The polysilicon company draws another bad hand in the trade war.
A cash-strapped REC Silicon announced Thursday it’s considering the sale of its Butte, Montana facility, which produces silane gas for use in semiconductors.
Though the company hasn’t finalized a decision — REC spent months warning of the shutdown of its polysilicon plant in Washington state before actually sandbagging it — the move shows the trade war isn’t getting any easier for the Norwegian company that has most of its production based in the U.S.
“The Butte facility is a very strong asset. Under normal conditions, we’d rather hang on to it,” the company’s CFO James A. May told Greentech Media. “The problem is that we don’t have the necessary liquidity to meet all of our obligations. So, we’ve got to react now, before [we] get into a liquidity crunch.”
In recent months, REC has run the Montana facility at about 85 to 90 percent capacity. On Thursday, REC said it expects “a sharp decline” in Q3 shipments, primarily due to lower sales into China and less demand from other semiconductor markets. The softening in demand has curtailed silane gas prices by about 1.3 percent in Q3. Alongside the stasis at REC’s other U.S. manufacturing plant, that environment means the company may need to offload its Montana plant to stay afloat.
Though REC was idling at neutral cash in the spring, May said the “recent occurrences with the semiconductor market have pushed [REC] under that.”
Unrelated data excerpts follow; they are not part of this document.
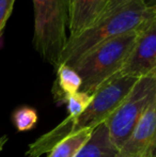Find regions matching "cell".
Returning a JSON list of instances; mask_svg holds the SVG:
<instances>
[{
    "label": "cell",
    "mask_w": 156,
    "mask_h": 157,
    "mask_svg": "<svg viewBox=\"0 0 156 157\" xmlns=\"http://www.w3.org/2000/svg\"><path fill=\"white\" fill-rule=\"evenodd\" d=\"M143 0H112L103 14L78 34L67 37L60 64L73 67L86 54L105 41L128 32H139L154 16ZM59 64V65H60Z\"/></svg>",
    "instance_id": "obj_1"
},
{
    "label": "cell",
    "mask_w": 156,
    "mask_h": 157,
    "mask_svg": "<svg viewBox=\"0 0 156 157\" xmlns=\"http://www.w3.org/2000/svg\"><path fill=\"white\" fill-rule=\"evenodd\" d=\"M137 80V77L127 75L113 76L98 88L93 95V101L82 113L75 118L67 117L55 128L42 135L29 145L26 155L40 157L43 154L49 153L59 142L67 137L82 130L94 129L96 126L105 123L128 94Z\"/></svg>",
    "instance_id": "obj_2"
},
{
    "label": "cell",
    "mask_w": 156,
    "mask_h": 157,
    "mask_svg": "<svg viewBox=\"0 0 156 157\" xmlns=\"http://www.w3.org/2000/svg\"><path fill=\"white\" fill-rule=\"evenodd\" d=\"M138 32L133 31L105 41L78 61L75 68L81 77L80 91L94 95L98 88L117 75L131 55Z\"/></svg>",
    "instance_id": "obj_3"
},
{
    "label": "cell",
    "mask_w": 156,
    "mask_h": 157,
    "mask_svg": "<svg viewBox=\"0 0 156 157\" xmlns=\"http://www.w3.org/2000/svg\"><path fill=\"white\" fill-rule=\"evenodd\" d=\"M33 46L45 62L57 68L67 41L70 0H32Z\"/></svg>",
    "instance_id": "obj_4"
},
{
    "label": "cell",
    "mask_w": 156,
    "mask_h": 157,
    "mask_svg": "<svg viewBox=\"0 0 156 157\" xmlns=\"http://www.w3.org/2000/svg\"><path fill=\"white\" fill-rule=\"evenodd\" d=\"M155 97L156 71L139 77L117 109L105 121L111 140L118 149H121L127 141Z\"/></svg>",
    "instance_id": "obj_5"
},
{
    "label": "cell",
    "mask_w": 156,
    "mask_h": 157,
    "mask_svg": "<svg viewBox=\"0 0 156 157\" xmlns=\"http://www.w3.org/2000/svg\"><path fill=\"white\" fill-rule=\"evenodd\" d=\"M154 71H156V12L146 27L138 32L133 50L117 75L139 78Z\"/></svg>",
    "instance_id": "obj_6"
},
{
    "label": "cell",
    "mask_w": 156,
    "mask_h": 157,
    "mask_svg": "<svg viewBox=\"0 0 156 157\" xmlns=\"http://www.w3.org/2000/svg\"><path fill=\"white\" fill-rule=\"evenodd\" d=\"M119 157H156V97L120 149Z\"/></svg>",
    "instance_id": "obj_7"
},
{
    "label": "cell",
    "mask_w": 156,
    "mask_h": 157,
    "mask_svg": "<svg viewBox=\"0 0 156 157\" xmlns=\"http://www.w3.org/2000/svg\"><path fill=\"white\" fill-rule=\"evenodd\" d=\"M108 3L109 0H70L67 24L70 36L90 27L103 14Z\"/></svg>",
    "instance_id": "obj_8"
},
{
    "label": "cell",
    "mask_w": 156,
    "mask_h": 157,
    "mask_svg": "<svg viewBox=\"0 0 156 157\" xmlns=\"http://www.w3.org/2000/svg\"><path fill=\"white\" fill-rule=\"evenodd\" d=\"M119 155L120 149L111 140L106 124L102 123L92 130L89 139L74 157H119Z\"/></svg>",
    "instance_id": "obj_9"
},
{
    "label": "cell",
    "mask_w": 156,
    "mask_h": 157,
    "mask_svg": "<svg viewBox=\"0 0 156 157\" xmlns=\"http://www.w3.org/2000/svg\"><path fill=\"white\" fill-rule=\"evenodd\" d=\"M82 80L77 71L67 64L56 68V80L52 86V96L58 105L65 104L70 96L80 91Z\"/></svg>",
    "instance_id": "obj_10"
},
{
    "label": "cell",
    "mask_w": 156,
    "mask_h": 157,
    "mask_svg": "<svg viewBox=\"0 0 156 157\" xmlns=\"http://www.w3.org/2000/svg\"><path fill=\"white\" fill-rule=\"evenodd\" d=\"M93 129L82 130L59 142L46 157H74L83 143L89 139Z\"/></svg>",
    "instance_id": "obj_11"
},
{
    "label": "cell",
    "mask_w": 156,
    "mask_h": 157,
    "mask_svg": "<svg viewBox=\"0 0 156 157\" xmlns=\"http://www.w3.org/2000/svg\"><path fill=\"white\" fill-rule=\"evenodd\" d=\"M13 121L18 132L30 130L36 126L38 122V113L32 108L21 107L14 112Z\"/></svg>",
    "instance_id": "obj_12"
},
{
    "label": "cell",
    "mask_w": 156,
    "mask_h": 157,
    "mask_svg": "<svg viewBox=\"0 0 156 157\" xmlns=\"http://www.w3.org/2000/svg\"><path fill=\"white\" fill-rule=\"evenodd\" d=\"M93 101V95H90L86 92L79 91L69 97L65 105L67 108L70 118H75L82 113Z\"/></svg>",
    "instance_id": "obj_13"
},
{
    "label": "cell",
    "mask_w": 156,
    "mask_h": 157,
    "mask_svg": "<svg viewBox=\"0 0 156 157\" xmlns=\"http://www.w3.org/2000/svg\"><path fill=\"white\" fill-rule=\"evenodd\" d=\"M15 0H0V35L13 11Z\"/></svg>",
    "instance_id": "obj_14"
},
{
    "label": "cell",
    "mask_w": 156,
    "mask_h": 157,
    "mask_svg": "<svg viewBox=\"0 0 156 157\" xmlns=\"http://www.w3.org/2000/svg\"><path fill=\"white\" fill-rule=\"evenodd\" d=\"M146 6L151 10H156V0H143Z\"/></svg>",
    "instance_id": "obj_15"
},
{
    "label": "cell",
    "mask_w": 156,
    "mask_h": 157,
    "mask_svg": "<svg viewBox=\"0 0 156 157\" xmlns=\"http://www.w3.org/2000/svg\"><path fill=\"white\" fill-rule=\"evenodd\" d=\"M6 141H8V137H6V136L0 137V152H1V150L3 149L4 144L6 143Z\"/></svg>",
    "instance_id": "obj_16"
},
{
    "label": "cell",
    "mask_w": 156,
    "mask_h": 157,
    "mask_svg": "<svg viewBox=\"0 0 156 157\" xmlns=\"http://www.w3.org/2000/svg\"><path fill=\"white\" fill-rule=\"evenodd\" d=\"M109 1H112V0H109Z\"/></svg>",
    "instance_id": "obj_17"
}]
</instances>
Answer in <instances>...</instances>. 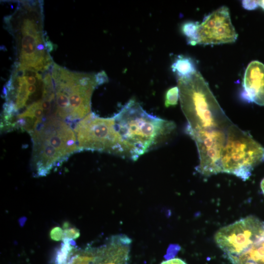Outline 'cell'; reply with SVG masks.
I'll return each instance as SVG.
<instances>
[{
    "instance_id": "cell-1",
    "label": "cell",
    "mask_w": 264,
    "mask_h": 264,
    "mask_svg": "<svg viewBox=\"0 0 264 264\" xmlns=\"http://www.w3.org/2000/svg\"><path fill=\"white\" fill-rule=\"evenodd\" d=\"M116 129L133 160L154 148L176 128L174 122L152 115L134 100L113 116Z\"/></svg>"
},
{
    "instance_id": "cell-2",
    "label": "cell",
    "mask_w": 264,
    "mask_h": 264,
    "mask_svg": "<svg viewBox=\"0 0 264 264\" xmlns=\"http://www.w3.org/2000/svg\"><path fill=\"white\" fill-rule=\"evenodd\" d=\"M33 142L31 164L37 176H44L79 151L72 127L54 117L47 119L30 133Z\"/></svg>"
},
{
    "instance_id": "cell-3",
    "label": "cell",
    "mask_w": 264,
    "mask_h": 264,
    "mask_svg": "<svg viewBox=\"0 0 264 264\" xmlns=\"http://www.w3.org/2000/svg\"><path fill=\"white\" fill-rule=\"evenodd\" d=\"M179 99L187 120L186 132L225 126L231 122L199 72L177 78Z\"/></svg>"
},
{
    "instance_id": "cell-4",
    "label": "cell",
    "mask_w": 264,
    "mask_h": 264,
    "mask_svg": "<svg viewBox=\"0 0 264 264\" xmlns=\"http://www.w3.org/2000/svg\"><path fill=\"white\" fill-rule=\"evenodd\" d=\"M38 2H24L16 38L20 66L39 72L48 70L53 64L46 50L43 34L42 6ZM20 11V10H19Z\"/></svg>"
},
{
    "instance_id": "cell-5",
    "label": "cell",
    "mask_w": 264,
    "mask_h": 264,
    "mask_svg": "<svg viewBox=\"0 0 264 264\" xmlns=\"http://www.w3.org/2000/svg\"><path fill=\"white\" fill-rule=\"evenodd\" d=\"M264 161V148L248 132L231 124L221 153V172L234 175L245 180L254 168Z\"/></svg>"
},
{
    "instance_id": "cell-6",
    "label": "cell",
    "mask_w": 264,
    "mask_h": 264,
    "mask_svg": "<svg viewBox=\"0 0 264 264\" xmlns=\"http://www.w3.org/2000/svg\"><path fill=\"white\" fill-rule=\"evenodd\" d=\"M54 89L65 94L69 104V124L75 125L91 112L92 92L101 85L97 74L71 72L54 64L52 69Z\"/></svg>"
},
{
    "instance_id": "cell-7",
    "label": "cell",
    "mask_w": 264,
    "mask_h": 264,
    "mask_svg": "<svg viewBox=\"0 0 264 264\" xmlns=\"http://www.w3.org/2000/svg\"><path fill=\"white\" fill-rule=\"evenodd\" d=\"M79 151L105 152L129 158L115 125L113 116L102 118L90 112L74 127Z\"/></svg>"
},
{
    "instance_id": "cell-8",
    "label": "cell",
    "mask_w": 264,
    "mask_h": 264,
    "mask_svg": "<svg viewBox=\"0 0 264 264\" xmlns=\"http://www.w3.org/2000/svg\"><path fill=\"white\" fill-rule=\"evenodd\" d=\"M264 237V222L250 216L220 228L215 235L219 247L228 256H237Z\"/></svg>"
},
{
    "instance_id": "cell-9",
    "label": "cell",
    "mask_w": 264,
    "mask_h": 264,
    "mask_svg": "<svg viewBox=\"0 0 264 264\" xmlns=\"http://www.w3.org/2000/svg\"><path fill=\"white\" fill-rule=\"evenodd\" d=\"M231 124L223 127L187 132L194 140L197 146L199 159L197 170L203 175L209 176L221 172V153Z\"/></svg>"
},
{
    "instance_id": "cell-10",
    "label": "cell",
    "mask_w": 264,
    "mask_h": 264,
    "mask_svg": "<svg viewBox=\"0 0 264 264\" xmlns=\"http://www.w3.org/2000/svg\"><path fill=\"white\" fill-rule=\"evenodd\" d=\"M198 43L203 45L235 42L238 37L230 16L229 9L222 6L206 16L198 23Z\"/></svg>"
},
{
    "instance_id": "cell-11",
    "label": "cell",
    "mask_w": 264,
    "mask_h": 264,
    "mask_svg": "<svg viewBox=\"0 0 264 264\" xmlns=\"http://www.w3.org/2000/svg\"><path fill=\"white\" fill-rule=\"evenodd\" d=\"M242 98L249 103L264 106V65L253 61L247 66L242 82Z\"/></svg>"
},
{
    "instance_id": "cell-12",
    "label": "cell",
    "mask_w": 264,
    "mask_h": 264,
    "mask_svg": "<svg viewBox=\"0 0 264 264\" xmlns=\"http://www.w3.org/2000/svg\"><path fill=\"white\" fill-rule=\"evenodd\" d=\"M228 257L233 264H243L247 262L264 264V237L261 238L239 255Z\"/></svg>"
},
{
    "instance_id": "cell-13",
    "label": "cell",
    "mask_w": 264,
    "mask_h": 264,
    "mask_svg": "<svg viewBox=\"0 0 264 264\" xmlns=\"http://www.w3.org/2000/svg\"><path fill=\"white\" fill-rule=\"evenodd\" d=\"M171 67L177 78L189 77L197 71L194 61L191 58L183 55L178 56L172 64Z\"/></svg>"
},
{
    "instance_id": "cell-14",
    "label": "cell",
    "mask_w": 264,
    "mask_h": 264,
    "mask_svg": "<svg viewBox=\"0 0 264 264\" xmlns=\"http://www.w3.org/2000/svg\"><path fill=\"white\" fill-rule=\"evenodd\" d=\"M198 22H188L182 26V31L187 38L188 44L195 45L198 43L197 34Z\"/></svg>"
},
{
    "instance_id": "cell-15",
    "label": "cell",
    "mask_w": 264,
    "mask_h": 264,
    "mask_svg": "<svg viewBox=\"0 0 264 264\" xmlns=\"http://www.w3.org/2000/svg\"><path fill=\"white\" fill-rule=\"evenodd\" d=\"M63 242L57 253L56 264H66L69 254L74 247L72 240L66 239L63 240Z\"/></svg>"
},
{
    "instance_id": "cell-16",
    "label": "cell",
    "mask_w": 264,
    "mask_h": 264,
    "mask_svg": "<svg viewBox=\"0 0 264 264\" xmlns=\"http://www.w3.org/2000/svg\"><path fill=\"white\" fill-rule=\"evenodd\" d=\"M179 98L178 87H173L167 90L165 97V105L166 107L177 104Z\"/></svg>"
},
{
    "instance_id": "cell-17",
    "label": "cell",
    "mask_w": 264,
    "mask_h": 264,
    "mask_svg": "<svg viewBox=\"0 0 264 264\" xmlns=\"http://www.w3.org/2000/svg\"><path fill=\"white\" fill-rule=\"evenodd\" d=\"M63 229L64 230V239L74 240L79 238L80 235L79 229L75 227H71L69 226Z\"/></svg>"
},
{
    "instance_id": "cell-18",
    "label": "cell",
    "mask_w": 264,
    "mask_h": 264,
    "mask_svg": "<svg viewBox=\"0 0 264 264\" xmlns=\"http://www.w3.org/2000/svg\"><path fill=\"white\" fill-rule=\"evenodd\" d=\"M95 258L91 256L81 255L74 258L70 264H90Z\"/></svg>"
},
{
    "instance_id": "cell-19",
    "label": "cell",
    "mask_w": 264,
    "mask_h": 264,
    "mask_svg": "<svg viewBox=\"0 0 264 264\" xmlns=\"http://www.w3.org/2000/svg\"><path fill=\"white\" fill-rule=\"evenodd\" d=\"M50 238L55 241L63 240L64 238V230L59 226L53 228L50 232Z\"/></svg>"
},
{
    "instance_id": "cell-20",
    "label": "cell",
    "mask_w": 264,
    "mask_h": 264,
    "mask_svg": "<svg viewBox=\"0 0 264 264\" xmlns=\"http://www.w3.org/2000/svg\"><path fill=\"white\" fill-rule=\"evenodd\" d=\"M242 5L247 10H254L259 6L257 0H243Z\"/></svg>"
},
{
    "instance_id": "cell-21",
    "label": "cell",
    "mask_w": 264,
    "mask_h": 264,
    "mask_svg": "<svg viewBox=\"0 0 264 264\" xmlns=\"http://www.w3.org/2000/svg\"><path fill=\"white\" fill-rule=\"evenodd\" d=\"M160 264H186L183 260L179 258H173L163 261Z\"/></svg>"
},
{
    "instance_id": "cell-22",
    "label": "cell",
    "mask_w": 264,
    "mask_h": 264,
    "mask_svg": "<svg viewBox=\"0 0 264 264\" xmlns=\"http://www.w3.org/2000/svg\"><path fill=\"white\" fill-rule=\"evenodd\" d=\"M45 45L46 49V50L48 52H50L53 50V44L49 40H46L45 43Z\"/></svg>"
},
{
    "instance_id": "cell-23",
    "label": "cell",
    "mask_w": 264,
    "mask_h": 264,
    "mask_svg": "<svg viewBox=\"0 0 264 264\" xmlns=\"http://www.w3.org/2000/svg\"><path fill=\"white\" fill-rule=\"evenodd\" d=\"M261 187L263 193L264 194V178L262 180L261 183Z\"/></svg>"
},
{
    "instance_id": "cell-24",
    "label": "cell",
    "mask_w": 264,
    "mask_h": 264,
    "mask_svg": "<svg viewBox=\"0 0 264 264\" xmlns=\"http://www.w3.org/2000/svg\"><path fill=\"white\" fill-rule=\"evenodd\" d=\"M243 264H255L254 263H253V262H246Z\"/></svg>"
}]
</instances>
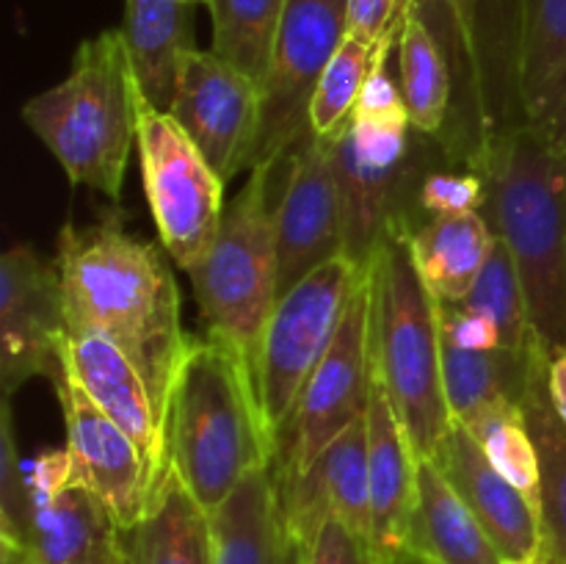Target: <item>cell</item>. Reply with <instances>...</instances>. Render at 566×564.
Masks as SVG:
<instances>
[{
  "mask_svg": "<svg viewBox=\"0 0 566 564\" xmlns=\"http://www.w3.org/2000/svg\"><path fill=\"white\" fill-rule=\"evenodd\" d=\"M53 260L66 324L92 326L127 354L166 429L188 335L180 321V288L164 252L127 232L119 213H111L88 227L66 221Z\"/></svg>",
  "mask_w": 566,
  "mask_h": 564,
  "instance_id": "obj_1",
  "label": "cell"
},
{
  "mask_svg": "<svg viewBox=\"0 0 566 564\" xmlns=\"http://www.w3.org/2000/svg\"><path fill=\"white\" fill-rule=\"evenodd\" d=\"M166 457L208 514L254 468L274 459L252 376L213 337H188L171 387Z\"/></svg>",
  "mask_w": 566,
  "mask_h": 564,
  "instance_id": "obj_2",
  "label": "cell"
},
{
  "mask_svg": "<svg viewBox=\"0 0 566 564\" xmlns=\"http://www.w3.org/2000/svg\"><path fill=\"white\" fill-rule=\"evenodd\" d=\"M484 216L506 241L547 354L566 348V155L531 125L492 147Z\"/></svg>",
  "mask_w": 566,
  "mask_h": 564,
  "instance_id": "obj_3",
  "label": "cell"
},
{
  "mask_svg": "<svg viewBox=\"0 0 566 564\" xmlns=\"http://www.w3.org/2000/svg\"><path fill=\"white\" fill-rule=\"evenodd\" d=\"M144 94L122 31L81 42L70 75L22 105V119L55 155L70 182L116 202L138 138Z\"/></svg>",
  "mask_w": 566,
  "mask_h": 564,
  "instance_id": "obj_4",
  "label": "cell"
},
{
  "mask_svg": "<svg viewBox=\"0 0 566 564\" xmlns=\"http://www.w3.org/2000/svg\"><path fill=\"white\" fill-rule=\"evenodd\" d=\"M525 0H418L415 11L440 39L453 75L446 130L448 160L484 175L492 147L525 125L520 44Z\"/></svg>",
  "mask_w": 566,
  "mask_h": 564,
  "instance_id": "obj_5",
  "label": "cell"
},
{
  "mask_svg": "<svg viewBox=\"0 0 566 564\" xmlns=\"http://www.w3.org/2000/svg\"><path fill=\"white\" fill-rule=\"evenodd\" d=\"M374 368L418 459H434L453 424L442 385L440 302L420 280L409 232L387 238L370 265Z\"/></svg>",
  "mask_w": 566,
  "mask_h": 564,
  "instance_id": "obj_6",
  "label": "cell"
},
{
  "mask_svg": "<svg viewBox=\"0 0 566 564\" xmlns=\"http://www.w3.org/2000/svg\"><path fill=\"white\" fill-rule=\"evenodd\" d=\"M276 166L249 169L247 186L224 208L221 230L202 263L186 271L208 337L235 354L258 376L265 321L276 304ZM258 390V385H254Z\"/></svg>",
  "mask_w": 566,
  "mask_h": 564,
  "instance_id": "obj_7",
  "label": "cell"
},
{
  "mask_svg": "<svg viewBox=\"0 0 566 564\" xmlns=\"http://www.w3.org/2000/svg\"><path fill=\"white\" fill-rule=\"evenodd\" d=\"M368 271L346 254H337L276 299L265 321L254 376L271 442L335 343L348 302Z\"/></svg>",
  "mask_w": 566,
  "mask_h": 564,
  "instance_id": "obj_8",
  "label": "cell"
},
{
  "mask_svg": "<svg viewBox=\"0 0 566 564\" xmlns=\"http://www.w3.org/2000/svg\"><path fill=\"white\" fill-rule=\"evenodd\" d=\"M144 194L166 254L191 271L213 249L224 219V180L210 169L169 111L144 100L138 114Z\"/></svg>",
  "mask_w": 566,
  "mask_h": 564,
  "instance_id": "obj_9",
  "label": "cell"
},
{
  "mask_svg": "<svg viewBox=\"0 0 566 564\" xmlns=\"http://www.w3.org/2000/svg\"><path fill=\"white\" fill-rule=\"evenodd\" d=\"M370 307H374V280L368 271L348 302L335 343L304 385L285 426L276 431L274 459H271L276 481L304 473L318 459V453L368 409L370 376H374Z\"/></svg>",
  "mask_w": 566,
  "mask_h": 564,
  "instance_id": "obj_10",
  "label": "cell"
},
{
  "mask_svg": "<svg viewBox=\"0 0 566 564\" xmlns=\"http://www.w3.org/2000/svg\"><path fill=\"white\" fill-rule=\"evenodd\" d=\"M348 36V0H287L263 83L252 166H276L310 130L321 75Z\"/></svg>",
  "mask_w": 566,
  "mask_h": 564,
  "instance_id": "obj_11",
  "label": "cell"
},
{
  "mask_svg": "<svg viewBox=\"0 0 566 564\" xmlns=\"http://www.w3.org/2000/svg\"><path fill=\"white\" fill-rule=\"evenodd\" d=\"M260 108L263 88L213 50L182 55L169 114L224 182L252 166Z\"/></svg>",
  "mask_w": 566,
  "mask_h": 564,
  "instance_id": "obj_12",
  "label": "cell"
},
{
  "mask_svg": "<svg viewBox=\"0 0 566 564\" xmlns=\"http://www.w3.org/2000/svg\"><path fill=\"white\" fill-rule=\"evenodd\" d=\"M66 304L55 260L25 243L0 258V385L3 398L33 376L53 379L64 365Z\"/></svg>",
  "mask_w": 566,
  "mask_h": 564,
  "instance_id": "obj_13",
  "label": "cell"
},
{
  "mask_svg": "<svg viewBox=\"0 0 566 564\" xmlns=\"http://www.w3.org/2000/svg\"><path fill=\"white\" fill-rule=\"evenodd\" d=\"M343 254V205L329 136L304 133L287 153L276 199V299Z\"/></svg>",
  "mask_w": 566,
  "mask_h": 564,
  "instance_id": "obj_14",
  "label": "cell"
},
{
  "mask_svg": "<svg viewBox=\"0 0 566 564\" xmlns=\"http://www.w3.org/2000/svg\"><path fill=\"white\" fill-rule=\"evenodd\" d=\"M66 426V451L81 479L97 492L122 531H133L149 506V484L136 442L92 401L66 365L53 376Z\"/></svg>",
  "mask_w": 566,
  "mask_h": 564,
  "instance_id": "obj_15",
  "label": "cell"
},
{
  "mask_svg": "<svg viewBox=\"0 0 566 564\" xmlns=\"http://www.w3.org/2000/svg\"><path fill=\"white\" fill-rule=\"evenodd\" d=\"M343 205V254L370 269L381 243L398 232H415V149L403 164H374L357 149L352 119L329 136Z\"/></svg>",
  "mask_w": 566,
  "mask_h": 564,
  "instance_id": "obj_16",
  "label": "cell"
},
{
  "mask_svg": "<svg viewBox=\"0 0 566 564\" xmlns=\"http://www.w3.org/2000/svg\"><path fill=\"white\" fill-rule=\"evenodd\" d=\"M64 365L92 401L136 442L144 459L149 495H155L169 464L166 429L136 365L114 341L86 324H66Z\"/></svg>",
  "mask_w": 566,
  "mask_h": 564,
  "instance_id": "obj_17",
  "label": "cell"
},
{
  "mask_svg": "<svg viewBox=\"0 0 566 564\" xmlns=\"http://www.w3.org/2000/svg\"><path fill=\"white\" fill-rule=\"evenodd\" d=\"M276 492L287 531L302 551L332 514L370 542L368 409L304 473L276 481Z\"/></svg>",
  "mask_w": 566,
  "mask_h": 564,
  "instance_id": "obj_18",
  "label": "cell"
},
{
  "mask_svg": "<svg viewBox=\"0 0 566 564\" xmlns=\"http://www.w3.org/2000/svg\"><path fill=\"white\" fill-rule=\"evenodd\" d=\"M28 476L33 492L28 551L36 564H77L125 534L103 498L81 479L66 448L42 453Z\"/></svg>",
  "mask_w": 566,
  "mask_h": 564,
  "instance_id": "obj_19",
  "label": "cell"
},
{
  "mask_svg": "<svg viewBox=\"0 0 566 564\" xmlns=\"http://www.w3.org/2000/svg\"><path fill=\"white\" fill-rule=\"evenodd\" d=\"M434 462L475 514L503 562L545 556L539 509L506 476L497 473L479 440L459 420H453L437 448Z\"/></svg>",
  "mask_w": 566,
  "mask_h": 564,
  "instance_id": "obj_20",
  "label": "cell"
},
{
  "mask_svg": "<svg viewBox=\"0 0 566 564\" xmlns=\"http://www.w3.org/2000/svg\"><path fill=\"white\" fill-rule=\"evenodd\" d=\"M368 468H370V542L385 564L407 547L418 492V457L392 409L379 374L370 376L368 396Z\"/></svg>",
  "mask_w": 566,
  "mask_h": 564,
  "instance_id": "obj_21",
  "label": "cell"
},
{
  "mask_svg": "<svg viewBox=\"0 0 566 564\" xmlns=\"http://www.w3.org/2000/svg\"><path fill=\"white\" fill-rule=\"evenodd\" d=\"M520 103L525 125L566 155V0H525Z\"/></svg>",
  "mask_w": 566,
  "mask_h": 564,
  "instance_id": "obj_22",
  "label": "cell"
},
{
  "mask_svg": "<svg viewBox=\"0 0 566 564\" xmlns=\"http://www.w3.org/2000/svg\"><path fill=\"white\" fill-rule=\"evenodd\" d=\"M213 564H298L302 547L282 518L271 464L254 468L210 514Z\"/></svg>",
  "mask_w": 566,
  "mask_h": 564,
  "instance_id": "obj_23",
  "label": "cell"
},
{
  "mask_svg": "<svg viewBox=\"0 0 566 564\" xmlns=\"http://www.w3.org/2000/svg\"><path fill=\"white\" fill-rule=\"evenodd\" d=\"M407 547L434 564H503V556L434 459H418V492Z\"/></svg>",
  "mask_w": 566,
  "mask_h": 564,
  "instance_id": "obj_24",
  "label": "cell"
},
{
  "mask_svg": "<svg viewBox=\"0 0 566 564\" xmlns=\"http://www.w3.org/2000/svg\"><path fill=\"white\" fill-rule=\"evenodd\" d=\"M197 0H125V36L144 100L169 111L182 55L193 50L191 11Z\"/></svg>",
  "mask_w": 566,
  "mask_h": 564,
  "instance_id": "obj_25",
  "label": "cell"
},
{
  "mask_svg": "<svg viewBox=\"0 0 566 564\" xmlns=\"http://www.w3.org/2000/svg\"><path fill=\"white\" fill-rule=\"evenodd\" d=\"M497 232L484 213L437 216L409 236L420 280L440 304H462L479 282Z\"/></svg>",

REC completely stopped production at its Washington facility this summer, laying off 100 of its remaining employees and leaving behind a bare-bones maintenance staff. The “skeleton crew” is tasked with keeping the facility ready to restart production if and when REC regains access to the market in China, the world’s largest for polysilicon.
The company has been largely shut out of that market since 2014 due to duties and tariffs, scrambling to work out some relief for polysilicon players that once made the U.S. a dominant supplier. China now produces the global majority of polysilicon, a raw material used in solar panels. REC still contends that its technology is superior and cheaper than other polysilicon production. It’s also a 15 percent owner in a polysilicon plant in Yulin, China.
May said its too early to talk price, timing or potential buyers for the Montana facility, but REC expects to provide more information when it releases earnings on October 30. Any proceeds from the facility sale would go to “retire the company’s debts, to provide a buffer for contingent liabilities (tax examination and indemnity loan),” and to prep for a reopening of the Washington production facility.
While the Trump administration’s heavy hand on trade matters has fostered some hope within the company that it will get relief from tariffs, action hasn’t matched the anticipation.
“We’re not asking for any special treatment,” said May. “All we want is access to the market, because we are the lowest-cost producer in the world.”